Rennes, Bretagne, le mouvement Parousia lié à l'organisation «Egalité et Réconciliation» fondée et présidée par Alain Soral tenait conférence samedi à 15h au Fleurt Café, 47 rue Guéhenno, à deux
F. Lécuyer pour ABP le 24/05/11 17:05

Rennes, Bretagne, le mouvement Parousia lié à l'organisation «Egalité et Réconciliation» fondée et présidée par Alain Soral tenait conférence samedi à 15h au Fleurt Café, 47 rue Guéhenno, à deux pas de la fac de Droit. Conférence, le mot est un peu fort, «performance artistique» mêlant lectures d'oeuvres diverses et commentaires méthaphysiques serait plus approprié au regard du profil de l'intervenant. L'évènement annoncé notamment par la pose de 250 autocollants en centre-ville de Rennes était organisé par Parousia mais des membres d'Egalité et Réconciliation étaient présents dans la salle dont Guytan Casteits, son responsable pour la Bretagne (4 départements sic!). Cette organisation, classée par les anti-fascistes à l'extrême-droite se réclame pêle-mêle des idées «du président iranien Mahmoud Ahmadinejad à Che Guevara en passant pas le dirigeant du Hezbollah Hassan Nasrallah» (voir paragraphe de présentation de E&R plus bas).

DONNÉES FOURNIES:

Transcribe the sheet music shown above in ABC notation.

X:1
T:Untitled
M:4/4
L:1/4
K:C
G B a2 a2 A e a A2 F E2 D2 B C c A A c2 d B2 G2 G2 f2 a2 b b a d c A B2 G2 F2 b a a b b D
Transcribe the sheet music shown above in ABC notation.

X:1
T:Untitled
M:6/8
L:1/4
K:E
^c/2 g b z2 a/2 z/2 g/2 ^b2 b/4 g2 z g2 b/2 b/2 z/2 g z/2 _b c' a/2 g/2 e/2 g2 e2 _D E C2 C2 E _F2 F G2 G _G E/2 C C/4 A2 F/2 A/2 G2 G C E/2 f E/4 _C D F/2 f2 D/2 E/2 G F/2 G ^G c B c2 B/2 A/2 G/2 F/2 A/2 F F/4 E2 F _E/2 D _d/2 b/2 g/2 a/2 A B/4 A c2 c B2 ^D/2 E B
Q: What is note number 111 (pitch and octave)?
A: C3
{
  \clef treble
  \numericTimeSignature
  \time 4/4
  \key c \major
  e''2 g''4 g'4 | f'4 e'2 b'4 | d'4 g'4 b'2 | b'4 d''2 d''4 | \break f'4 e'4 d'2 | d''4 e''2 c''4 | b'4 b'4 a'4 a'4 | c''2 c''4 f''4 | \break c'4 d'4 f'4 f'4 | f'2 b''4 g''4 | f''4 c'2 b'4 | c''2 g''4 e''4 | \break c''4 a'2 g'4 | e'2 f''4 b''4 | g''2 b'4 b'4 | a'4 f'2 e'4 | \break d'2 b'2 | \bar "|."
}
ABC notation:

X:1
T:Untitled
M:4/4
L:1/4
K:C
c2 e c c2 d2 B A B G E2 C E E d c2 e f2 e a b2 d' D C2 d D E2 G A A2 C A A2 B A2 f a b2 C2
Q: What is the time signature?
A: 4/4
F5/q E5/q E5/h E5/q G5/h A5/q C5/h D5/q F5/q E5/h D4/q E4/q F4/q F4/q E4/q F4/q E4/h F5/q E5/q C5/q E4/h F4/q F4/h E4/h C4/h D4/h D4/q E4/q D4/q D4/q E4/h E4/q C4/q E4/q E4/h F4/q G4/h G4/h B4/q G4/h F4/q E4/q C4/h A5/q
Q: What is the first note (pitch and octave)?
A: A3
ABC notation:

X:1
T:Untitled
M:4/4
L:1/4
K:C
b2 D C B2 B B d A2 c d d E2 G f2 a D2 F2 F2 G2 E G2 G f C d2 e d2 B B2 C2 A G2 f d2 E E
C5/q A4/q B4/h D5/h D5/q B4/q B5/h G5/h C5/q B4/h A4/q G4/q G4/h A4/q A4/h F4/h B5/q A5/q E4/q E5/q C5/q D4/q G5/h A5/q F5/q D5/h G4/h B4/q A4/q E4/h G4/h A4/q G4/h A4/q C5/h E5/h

EXERCICES À TRAITER:
A) Indiquez si chacune des affirmations suivantes concorde avec l'article sur la conférence de Parousia à Rennes, en répondant par oui ou par non et en citant mot pour mot le passage qui tranche : (i) la conférence s'est tenue au Fleurt Café, rue Guéhenno ; (ii) l'événement a été annoncé par la pose de 500 autocollants ; (iii) Guytan Casteits est le responsable d'Egalité et Réconciliation pour la Bretagne.
B) Répondez brièvement à ces questions sur l'article consacré à la conférence de Parousia à Rennes :
(i) À quelle heure la conférence avait-elle lieu ?
(ii) À deux pas de quel lieu se trouve le Fleurt Café ?
(iii) Par qui l'organisation Egalité et Réconciliation est-elle classée à l'extrême-droite ?
C) Poursuivez l'article sur la conférence de Parousia à Rennes à partir de sa dernière phrase.

RÉPONSES:
A)
(i) Oui : « au Fleurt Café, 47 rue Guéhenno »
(ii) Non : « la pose de 250 autocollants en centre-ville de Rennes »
(iii) Oui : « Guytan Casteits, son responsable pour la Bretagne »

B)
(i) À 15h.
(ii) De la fac de Droit.
(iii) Par les anti-fascistes.

C)
En face, une cinquantaine de personnes à l'appel du collectif anti-fasciste rennais protestait contre la venue de Laurent James. Soutien d'Alain Soral, militant proche du parti anti-sioniste de Dieudonné, chrétien orthodoxe, admirateur de l'islam notamment chiite censée être non moins que « la force religieuse qui émergea en fin du premier cycle de l'ère des Poissons pour contrebalancer la Bête qui surgit du second cycle » Laurent James est animé d'une pensée pour le moins tortueuse. A l'image du thème de la conférence de Rennes, «l'ésotérisme révolutionnaire», les écrits du fondateur de Parousia embrassent la géo-politique, la théologie, l'astrologie, l'Histoire, l'ésotérisme et surtout une grosse part de science-fiction.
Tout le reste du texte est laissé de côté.